January 11th, 2018 at 10:21 AM ^

THANK YOU.  Academics, lack of high end bag man ops, whatever - We aren't going to recruit at Bama/OSU level, probably ever.  Beat them according to class rankings once every 5 years?  Maybe.  Even if we were to win a National Championship next year, it's not going to line up 5 star dudes begging to play here.  Accept that we will recruit well, and we will have down years when we're low on experienced guys and end up young at a few too many positions.  Such is life for basically every good to great program in CFB outside of a couple.

Wolverinefan84

January 11th, 2018 at 10:21 AM ^

Yes they cheat. That doesn't change the fact they get the players that they do. I'm not expecting Michigan to beat Bama on the recruiting trail, we shouldn't considering the success they've had on the field. Just saying a 5 star is more likely to hit than a 3 star.

FatGuyTouchdown

January 11th, 2018 at 11:59 AM ^

What evidence is there that they cheat and we don't? The reason 5*s want to go to OSU/Bama is because they have a much longer and better track record of playing in big games and winning championships. Notre Dame outrecruited us this year and won a bunch of recruiting battles where it was basically head to head with Michigan. The academic requirements are also pretty overblown, because a lot of the guys Alabama signed, Michigan worked their ass off to sign. We won't recruit at Alabama's level because we're not nearly as good, and because our coaching staff isn't as good.

LeCheezus

January 11th, 2018 at 12:16 PM ^

Dude, come on.  If there was ample obvious evidence they would eventually get busted (see Ole Miss).  Bag man networks that are "smart" are hard to catch.  Start here:

https://www.sbnation.com/college-football/2014/4/10/5594348/college-foo…

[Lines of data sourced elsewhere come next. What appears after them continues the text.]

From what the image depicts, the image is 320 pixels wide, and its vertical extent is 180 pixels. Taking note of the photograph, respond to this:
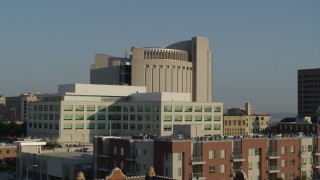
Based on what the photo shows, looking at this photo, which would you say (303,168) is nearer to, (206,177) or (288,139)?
(288,139)

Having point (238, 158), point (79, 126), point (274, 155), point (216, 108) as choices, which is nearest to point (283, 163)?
point (274, 155)

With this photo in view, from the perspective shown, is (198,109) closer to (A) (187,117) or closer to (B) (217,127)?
(A) (187,117)

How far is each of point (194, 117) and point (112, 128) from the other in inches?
1170

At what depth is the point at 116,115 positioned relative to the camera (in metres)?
197

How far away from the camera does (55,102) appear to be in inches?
7416

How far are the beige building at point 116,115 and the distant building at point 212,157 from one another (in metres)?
87.4

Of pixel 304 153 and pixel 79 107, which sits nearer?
pixel 304 153

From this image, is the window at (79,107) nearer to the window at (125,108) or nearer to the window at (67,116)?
the window at (67,116)

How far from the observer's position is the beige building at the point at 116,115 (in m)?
186

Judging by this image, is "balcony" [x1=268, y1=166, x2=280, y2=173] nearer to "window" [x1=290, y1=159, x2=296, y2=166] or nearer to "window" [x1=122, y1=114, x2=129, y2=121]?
"window" [x1=290, y1=159, x2=296, y2=166]

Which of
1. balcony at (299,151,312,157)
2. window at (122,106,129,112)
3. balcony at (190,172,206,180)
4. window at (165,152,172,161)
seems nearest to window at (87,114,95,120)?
window at (122,106,129,112)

Unless, of course, you think that article was just completely made up.  If so, I can guarantee you don't live in the south because this stuff is well known and accepted here.

LeCheezus

January 11th, 2018 at 1:01 PM ^

Harvard doesn't care if they win, Alabama doesn't care if they cheat. Michigan (the school, maybe not some of the fans) cares about both.  It is what it is.

The actual gap on the field created by cheating is not that huge, and we definitely can and need to find a way to win regardless.  To borrow a good perspective from Sam Webb, college football is mainly your top 30 guys vs. the other team's top 30 guys.  4th and 5th year 3/4 star guys will frequently match up well against frosh/soph/junior 4/5 star guys with good coaching. 

The whole 85 man roster and massive recruiting depth comes more into play over the course of the year with injuries and guys that just don't work out, or when early NFL draft entry or attrition takes a huge chunk of your talent "off schedule."  Extremely high level recruting (top 5ish every year) offsets a lot of the bumps in the road, and I would surmise that almost all of the teams that are always in that range for recruiting are a bit questionable.